Semantic Conflict
4 August 2011
Those who hear my colleagues and I talk about FeatureBranch know that we're not big fans of that pattern. An important part of our objection is the observation that branching is easy, but merging is hard. One argument we hear from time to time is that modern VersionControlTools make merging sufficiently easy that feature branching is worthwhile.
Certainly modern tools do a much better job of merging than in my
youth. A good example of this power is merge-through-rename
which can properly merge the situation where I change some of the contents of
lorem.rb
, while Jez changes its name to
ipsum.rb
.
This is all very well, but it only solves textual conflicts and does not help with semantic conflicts. By a semantic conflict I mean a situation where Jez and I make changes which can be safely merged on a textual level but cause the program to behave differently
The simplest example is that of renaming a function. Say I think
that the method clcBl
would be easier to work with if
it were called
calculateBill
. With modern refactoring tools this is
trivial: just press Shift+F6, type the new name, and the tool then
changes all the callers. The problem appears, however, if Jez adds
more calls to this method on his feature branch. When the two get
merged, the textual merge will work fine, but the program will not
run the same way.
A method rename is a simple example, and is also easy to find in
a statically typed language as it will fail to compile. But there
are plenty of subtler semantic conflicts that won't merge so
cleanly. Let's imagine I'm looking at that
calculateBill
method and realize that as well as
calculating the bill, it also sends off accounting entries to the
accounting system. I don't like the side effect, so I pull it
out into a separate notifyAccounting
method. I can then
find all the callers of calculateBill and add a call to
notifyAccounting
. But Jez doesn't know about that in
his branch.
So the first point here is that however powerful your tooling is, it will only protect you from textual conflicts 1. The particularly annoying point is that semantic conflicts are harder to spot and harder to fix.
1: And if we change the exact same text, the merge tool usually can't help either unless you have something like git rerere. But that problem is much smaller than semantic conflicts.
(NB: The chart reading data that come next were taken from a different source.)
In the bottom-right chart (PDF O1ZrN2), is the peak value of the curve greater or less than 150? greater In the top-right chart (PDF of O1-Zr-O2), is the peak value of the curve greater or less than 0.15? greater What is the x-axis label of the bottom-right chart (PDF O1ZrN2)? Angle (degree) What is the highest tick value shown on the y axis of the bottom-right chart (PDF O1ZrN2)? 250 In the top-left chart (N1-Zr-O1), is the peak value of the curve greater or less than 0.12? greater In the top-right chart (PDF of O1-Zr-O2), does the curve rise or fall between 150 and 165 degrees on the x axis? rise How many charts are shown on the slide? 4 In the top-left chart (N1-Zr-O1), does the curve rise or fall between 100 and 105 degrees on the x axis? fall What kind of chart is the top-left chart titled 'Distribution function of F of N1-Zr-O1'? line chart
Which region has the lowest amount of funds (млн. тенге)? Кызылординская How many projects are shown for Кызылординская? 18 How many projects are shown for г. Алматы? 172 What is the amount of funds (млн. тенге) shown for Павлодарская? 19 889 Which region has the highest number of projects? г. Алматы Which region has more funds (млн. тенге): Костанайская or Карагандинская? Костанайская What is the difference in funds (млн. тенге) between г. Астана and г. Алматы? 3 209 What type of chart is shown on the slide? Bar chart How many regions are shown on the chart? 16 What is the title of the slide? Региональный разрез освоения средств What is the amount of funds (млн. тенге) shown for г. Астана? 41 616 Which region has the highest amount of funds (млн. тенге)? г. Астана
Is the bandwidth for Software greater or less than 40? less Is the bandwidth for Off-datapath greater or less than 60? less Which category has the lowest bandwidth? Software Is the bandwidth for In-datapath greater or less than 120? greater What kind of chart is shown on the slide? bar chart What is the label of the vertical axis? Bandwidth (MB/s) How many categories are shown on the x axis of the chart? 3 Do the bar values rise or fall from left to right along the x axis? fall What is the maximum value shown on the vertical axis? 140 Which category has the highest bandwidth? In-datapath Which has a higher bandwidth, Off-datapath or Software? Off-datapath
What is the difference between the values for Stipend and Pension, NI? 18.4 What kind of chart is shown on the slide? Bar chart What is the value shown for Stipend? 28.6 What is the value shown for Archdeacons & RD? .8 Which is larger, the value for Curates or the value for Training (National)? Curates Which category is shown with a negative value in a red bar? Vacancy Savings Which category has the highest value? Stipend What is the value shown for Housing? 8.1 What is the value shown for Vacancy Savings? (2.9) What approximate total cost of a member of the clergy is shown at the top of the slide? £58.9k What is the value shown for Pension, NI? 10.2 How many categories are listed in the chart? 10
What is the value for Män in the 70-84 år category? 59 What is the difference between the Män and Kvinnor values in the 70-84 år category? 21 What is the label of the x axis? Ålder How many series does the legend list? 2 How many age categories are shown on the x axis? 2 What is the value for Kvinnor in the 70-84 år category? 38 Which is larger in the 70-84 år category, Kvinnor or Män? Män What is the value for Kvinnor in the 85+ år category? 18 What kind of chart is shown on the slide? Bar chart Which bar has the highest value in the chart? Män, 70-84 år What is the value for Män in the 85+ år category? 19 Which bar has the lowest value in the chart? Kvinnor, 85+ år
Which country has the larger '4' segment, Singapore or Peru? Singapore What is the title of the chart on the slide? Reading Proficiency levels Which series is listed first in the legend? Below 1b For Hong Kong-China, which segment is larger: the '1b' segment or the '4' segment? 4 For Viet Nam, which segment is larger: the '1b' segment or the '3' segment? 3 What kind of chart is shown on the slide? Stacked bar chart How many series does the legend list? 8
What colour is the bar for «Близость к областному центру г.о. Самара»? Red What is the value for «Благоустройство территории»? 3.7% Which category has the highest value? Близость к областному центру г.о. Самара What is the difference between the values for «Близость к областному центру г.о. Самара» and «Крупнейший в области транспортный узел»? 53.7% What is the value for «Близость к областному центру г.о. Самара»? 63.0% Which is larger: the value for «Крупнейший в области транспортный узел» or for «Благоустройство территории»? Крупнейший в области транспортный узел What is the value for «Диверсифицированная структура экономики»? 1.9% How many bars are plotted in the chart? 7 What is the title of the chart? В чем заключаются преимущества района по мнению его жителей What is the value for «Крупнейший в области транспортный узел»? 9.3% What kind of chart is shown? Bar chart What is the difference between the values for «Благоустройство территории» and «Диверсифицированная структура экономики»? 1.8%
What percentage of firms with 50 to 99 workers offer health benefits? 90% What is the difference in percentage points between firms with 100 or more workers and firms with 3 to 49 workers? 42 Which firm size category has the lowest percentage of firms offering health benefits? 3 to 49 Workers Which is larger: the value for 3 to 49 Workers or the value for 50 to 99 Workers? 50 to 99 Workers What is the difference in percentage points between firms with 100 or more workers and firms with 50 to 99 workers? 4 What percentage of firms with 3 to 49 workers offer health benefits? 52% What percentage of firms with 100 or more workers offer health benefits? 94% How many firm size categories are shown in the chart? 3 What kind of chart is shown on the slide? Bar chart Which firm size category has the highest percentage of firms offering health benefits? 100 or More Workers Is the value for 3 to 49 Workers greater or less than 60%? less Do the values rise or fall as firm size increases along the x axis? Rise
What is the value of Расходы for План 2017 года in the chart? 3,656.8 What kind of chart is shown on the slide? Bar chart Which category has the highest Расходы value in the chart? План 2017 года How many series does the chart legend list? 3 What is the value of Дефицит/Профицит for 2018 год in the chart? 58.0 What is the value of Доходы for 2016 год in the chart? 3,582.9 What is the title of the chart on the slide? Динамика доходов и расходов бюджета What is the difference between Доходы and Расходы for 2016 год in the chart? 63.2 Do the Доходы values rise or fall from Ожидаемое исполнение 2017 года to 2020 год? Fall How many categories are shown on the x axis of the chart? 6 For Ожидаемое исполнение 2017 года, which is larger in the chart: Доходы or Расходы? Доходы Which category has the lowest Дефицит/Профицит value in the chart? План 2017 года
We can't automatically resolve semantic conflicts. Maybe some day tools will be able to tackle some of them, but I suspect some gnarly ones will always be with us - at least until computers can read our mind and automatically deduce our intentions. There are, however, a couple of strategies that can significantly help us deal with them
The first of these is SelfTestingCode. Tests are effectively probing our code to see if their view of the code's semantics are consistent with what the code actually does. If Jez is expecting certain things to happen with the code he's calling and has tests for that, then they will break when he integrates. It's not a perfect response, of course. Tests can never be perfect, but they catch lots of semantic conflicts in practice. They also don't help with fixing the conflict once you've discovered it, but finding it is a big part of the battle
The other technique that helps is to merge more often. Jez's difficulties are much less if he discovers my change in a few hours rather than in a few days. That way he's no longer building a lot of code on the old semantics. This is why we are such big fans of continuous integration.
There seem to be two groups of people who promote the notion of tools make feature branching tolerable. One is purveyors of “enterprise grade” VCSs. We don't really care about them. The other group is fans of DVCSs (Distributed Version Control Systems). I get a bit more concerned about the latter group. Often people try to justify DVCSs based on how they make feature branching easy. But that misses the issues of semantic conflicts 2. There are lots of good reasons to use a DVCS, so there's no reason to couple a good tool to a problematic technique.
2: If your features are built quickly, within a couple of days, then you'll run into less semantic conflicts (and if less than a day, then it's in effect the same as CI). However we don't see such short feature branches very often.
Notes
1: And if we change the exact same text, the merge tool usually can't help either unless you have something like git rerere. But that problem is much smaller than semantic conflicts.
2: If your features are built quickly, within a couple of days, then you'll run into less semantic conflicts (and if less than a day, then it's in effect the same as CI). However we don't see such short feature branches very often.